- AFRINIC board leaders held high-level meetings with Smart Africa at the Transform Africa Summit, signalling unusually close cooperation amid ongoing CAIGA controversy.
- The growing alignment strengthens fears that AFRINIC is drifting toward a state-centric governance model that could sideline the community that rebuilt the registry.
AFRINIC’s leadership is drawing scrutiny after senior board figures used last month’s Transform Africa Summit (TAS) in Guinea to deepen ties with Smart Africa — the same organisation pushing CAIGA, a state-driven governance model widely criticised for undermining foundational internet governance principles.
A new AFRINIC dispatch from the summit reveals that Vice-Chair Abdelaziz Hilali and Stakeholder Development Head Arthur N’guessan held what the organisation described as “a key meeting” with Smart Africa Director General Lacina Koné. The report frames the encounter as an effort to “open the door to deeper collaboration” and reaffirm Smart Africa as “an ally” whose initiatives AFRINIC intends to align with.
Also Read: ICANN and Smart Africa: A shift in internet power in Africa?
Alarm in Africa – community condemns ICANN
For many in the African technical community, that phrasing is alarming.
Smart Africa’s proposed Continental Africa Internet Governance Architecture (CAIGA) would place supervisory authority for AFRINIC into the hands of government-appointed officials — a move analysts warn would dismantle the bottom-up structure that underpins all Regional Internet Registries (RIRs). The initiative has been condemned by prominent figures including Alice Munyua and Milton Mueller, who argue that CAIGA represents a political takeover attempt disguised as continental coordination.

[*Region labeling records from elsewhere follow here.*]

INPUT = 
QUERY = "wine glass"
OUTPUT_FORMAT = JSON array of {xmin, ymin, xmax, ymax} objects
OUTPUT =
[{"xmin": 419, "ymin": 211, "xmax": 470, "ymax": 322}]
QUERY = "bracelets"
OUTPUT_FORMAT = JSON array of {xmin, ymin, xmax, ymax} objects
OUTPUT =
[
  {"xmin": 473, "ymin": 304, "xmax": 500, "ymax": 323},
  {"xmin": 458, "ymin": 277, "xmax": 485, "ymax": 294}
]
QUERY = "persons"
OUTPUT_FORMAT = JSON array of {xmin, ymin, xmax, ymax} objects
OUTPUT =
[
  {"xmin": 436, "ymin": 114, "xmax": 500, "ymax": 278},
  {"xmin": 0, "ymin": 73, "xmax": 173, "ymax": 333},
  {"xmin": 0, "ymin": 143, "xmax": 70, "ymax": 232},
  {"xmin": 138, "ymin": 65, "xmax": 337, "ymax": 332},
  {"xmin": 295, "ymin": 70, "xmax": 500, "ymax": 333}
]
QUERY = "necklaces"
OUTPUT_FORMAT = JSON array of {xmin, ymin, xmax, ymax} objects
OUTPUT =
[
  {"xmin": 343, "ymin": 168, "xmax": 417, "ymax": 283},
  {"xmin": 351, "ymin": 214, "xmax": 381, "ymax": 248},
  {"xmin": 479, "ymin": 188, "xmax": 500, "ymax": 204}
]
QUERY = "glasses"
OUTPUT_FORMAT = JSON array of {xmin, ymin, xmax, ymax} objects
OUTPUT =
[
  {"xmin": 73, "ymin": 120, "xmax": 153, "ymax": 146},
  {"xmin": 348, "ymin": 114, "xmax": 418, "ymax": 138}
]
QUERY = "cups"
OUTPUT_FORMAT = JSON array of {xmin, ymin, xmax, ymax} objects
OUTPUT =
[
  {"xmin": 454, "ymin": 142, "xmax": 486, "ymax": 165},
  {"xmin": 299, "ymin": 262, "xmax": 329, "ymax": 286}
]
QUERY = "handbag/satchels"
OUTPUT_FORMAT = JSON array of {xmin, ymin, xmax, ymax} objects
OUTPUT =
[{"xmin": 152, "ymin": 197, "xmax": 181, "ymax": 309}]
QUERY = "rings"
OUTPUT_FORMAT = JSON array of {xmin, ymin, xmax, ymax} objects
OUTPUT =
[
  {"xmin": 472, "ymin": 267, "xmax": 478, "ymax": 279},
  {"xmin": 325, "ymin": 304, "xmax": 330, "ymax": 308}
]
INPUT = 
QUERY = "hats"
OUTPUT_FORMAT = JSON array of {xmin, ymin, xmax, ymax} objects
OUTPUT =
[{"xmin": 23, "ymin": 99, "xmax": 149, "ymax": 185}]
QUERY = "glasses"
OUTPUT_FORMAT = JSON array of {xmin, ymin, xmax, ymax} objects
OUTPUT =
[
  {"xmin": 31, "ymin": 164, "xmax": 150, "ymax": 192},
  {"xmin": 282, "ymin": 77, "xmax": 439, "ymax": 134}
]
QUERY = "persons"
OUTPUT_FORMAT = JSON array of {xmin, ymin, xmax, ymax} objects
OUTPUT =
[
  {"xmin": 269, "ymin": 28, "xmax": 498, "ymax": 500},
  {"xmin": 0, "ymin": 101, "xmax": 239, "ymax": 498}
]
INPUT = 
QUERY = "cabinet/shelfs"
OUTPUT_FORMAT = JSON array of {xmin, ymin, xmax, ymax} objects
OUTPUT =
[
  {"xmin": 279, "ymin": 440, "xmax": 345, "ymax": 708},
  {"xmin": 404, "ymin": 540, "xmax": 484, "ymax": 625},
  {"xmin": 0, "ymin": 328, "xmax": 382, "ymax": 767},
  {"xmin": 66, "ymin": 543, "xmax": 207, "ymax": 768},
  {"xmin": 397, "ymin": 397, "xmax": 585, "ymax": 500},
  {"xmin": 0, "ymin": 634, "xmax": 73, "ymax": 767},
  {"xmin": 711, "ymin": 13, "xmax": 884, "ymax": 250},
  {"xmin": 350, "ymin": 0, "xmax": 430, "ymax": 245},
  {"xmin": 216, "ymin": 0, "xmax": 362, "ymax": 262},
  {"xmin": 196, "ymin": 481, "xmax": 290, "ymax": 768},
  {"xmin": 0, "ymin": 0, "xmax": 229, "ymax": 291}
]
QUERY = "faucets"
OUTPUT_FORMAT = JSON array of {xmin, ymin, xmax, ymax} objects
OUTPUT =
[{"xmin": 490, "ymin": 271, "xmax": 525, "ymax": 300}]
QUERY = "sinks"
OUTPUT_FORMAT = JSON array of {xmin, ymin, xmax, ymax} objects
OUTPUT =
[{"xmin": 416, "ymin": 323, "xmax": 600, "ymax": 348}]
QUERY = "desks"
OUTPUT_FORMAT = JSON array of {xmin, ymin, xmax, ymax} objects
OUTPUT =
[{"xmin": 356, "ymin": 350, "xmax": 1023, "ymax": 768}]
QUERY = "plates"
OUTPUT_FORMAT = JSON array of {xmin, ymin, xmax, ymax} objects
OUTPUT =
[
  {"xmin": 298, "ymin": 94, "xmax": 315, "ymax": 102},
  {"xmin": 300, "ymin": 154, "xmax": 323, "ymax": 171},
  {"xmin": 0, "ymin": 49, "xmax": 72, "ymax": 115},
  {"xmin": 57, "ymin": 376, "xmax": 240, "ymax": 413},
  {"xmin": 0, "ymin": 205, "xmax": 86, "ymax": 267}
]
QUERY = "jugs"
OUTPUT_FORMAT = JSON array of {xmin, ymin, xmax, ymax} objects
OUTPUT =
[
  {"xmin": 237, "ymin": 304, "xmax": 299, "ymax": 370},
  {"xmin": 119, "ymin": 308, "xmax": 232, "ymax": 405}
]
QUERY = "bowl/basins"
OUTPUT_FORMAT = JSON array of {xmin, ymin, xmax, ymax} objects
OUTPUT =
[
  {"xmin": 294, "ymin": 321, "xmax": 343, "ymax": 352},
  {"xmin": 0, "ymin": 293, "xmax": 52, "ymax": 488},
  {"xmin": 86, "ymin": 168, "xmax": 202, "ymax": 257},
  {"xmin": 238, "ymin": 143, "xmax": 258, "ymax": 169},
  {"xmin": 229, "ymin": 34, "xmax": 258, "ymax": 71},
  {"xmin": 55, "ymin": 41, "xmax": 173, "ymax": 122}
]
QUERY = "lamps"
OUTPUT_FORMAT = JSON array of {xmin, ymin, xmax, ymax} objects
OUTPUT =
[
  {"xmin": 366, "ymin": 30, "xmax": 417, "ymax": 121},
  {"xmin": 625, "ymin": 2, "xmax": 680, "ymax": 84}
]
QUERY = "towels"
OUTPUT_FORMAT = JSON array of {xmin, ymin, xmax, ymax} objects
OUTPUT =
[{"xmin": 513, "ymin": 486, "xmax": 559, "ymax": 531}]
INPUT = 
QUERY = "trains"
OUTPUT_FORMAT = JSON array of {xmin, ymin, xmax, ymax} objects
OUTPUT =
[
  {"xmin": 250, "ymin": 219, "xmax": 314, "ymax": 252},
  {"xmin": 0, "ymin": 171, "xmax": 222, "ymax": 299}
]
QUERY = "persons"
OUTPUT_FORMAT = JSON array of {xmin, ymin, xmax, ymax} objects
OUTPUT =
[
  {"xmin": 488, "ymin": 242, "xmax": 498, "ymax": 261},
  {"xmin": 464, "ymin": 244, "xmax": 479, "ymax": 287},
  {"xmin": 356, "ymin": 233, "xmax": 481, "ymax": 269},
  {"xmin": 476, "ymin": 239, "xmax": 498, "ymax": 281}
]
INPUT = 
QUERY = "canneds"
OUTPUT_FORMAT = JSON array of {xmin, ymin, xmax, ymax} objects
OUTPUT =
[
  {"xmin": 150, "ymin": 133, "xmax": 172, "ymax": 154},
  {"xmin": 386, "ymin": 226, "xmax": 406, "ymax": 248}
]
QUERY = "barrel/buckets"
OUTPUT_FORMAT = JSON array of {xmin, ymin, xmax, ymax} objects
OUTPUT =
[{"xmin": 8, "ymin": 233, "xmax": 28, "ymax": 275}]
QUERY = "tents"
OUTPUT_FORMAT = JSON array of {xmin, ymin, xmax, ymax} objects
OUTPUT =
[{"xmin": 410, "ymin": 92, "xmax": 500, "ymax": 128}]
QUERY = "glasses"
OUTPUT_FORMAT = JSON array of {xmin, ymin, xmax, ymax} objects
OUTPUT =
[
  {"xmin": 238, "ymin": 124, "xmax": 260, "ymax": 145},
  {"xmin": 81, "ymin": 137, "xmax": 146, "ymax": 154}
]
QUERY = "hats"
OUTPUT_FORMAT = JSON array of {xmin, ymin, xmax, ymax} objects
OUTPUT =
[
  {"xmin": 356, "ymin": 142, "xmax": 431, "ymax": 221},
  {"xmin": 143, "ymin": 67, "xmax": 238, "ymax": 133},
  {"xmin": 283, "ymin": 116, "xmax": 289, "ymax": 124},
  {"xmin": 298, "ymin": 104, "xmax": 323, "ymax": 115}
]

Until now, much of the criticism focused on ICANN, which quietly backed Smart Africa’s work through funding, administrative support, and a 2024 Memorandum of Understanding. But AFRINIC’s own posture at TAS 2025 suggests the registry’s leadership may be increasingly receptive to Smart Africa’s political vision.
AFRINIC’s summit summary repeatedly casts Smart Africa in a positive light, describing the organisation as a strategic partner in Africa’s “digital transformation” and an essential actor in “coordinating technical programmes with continental flagship projects.” The report also notes that governments and regulators “are eager for AFRINIC to resume a more active and structured presence,” and that AFRINIC is aligning itself with national authorities eager for capacity-building and policy guidance.
Also Read: AFRINIC vs. CAIGA: Competing visions for Africa’s internet future
Governments above the community
For critics, this reads less like neutral engagement and more like active positioning within a state-led governance ecosystem. Working closely with Smart Africa in this moment is not benign. It signals that AFRINIC’s board is comfortable operating alongside — or even under — institutions that explicitly want to place governments above the community.
The timing is particularly sensitive. AFRINIC only recently emerged from four years of legal paralysis, culminating in a historic community-led election that rebuilt the board. Many saw that period as proof that community self-governance, despite upheaval, can still work.
Now, with Smart Africa pushing a model that would override that democracy, AFRINIC’s warm engagement risks sending a conflicting message: that the registry may be willing to trade its hard-won autonomy for continental political favour.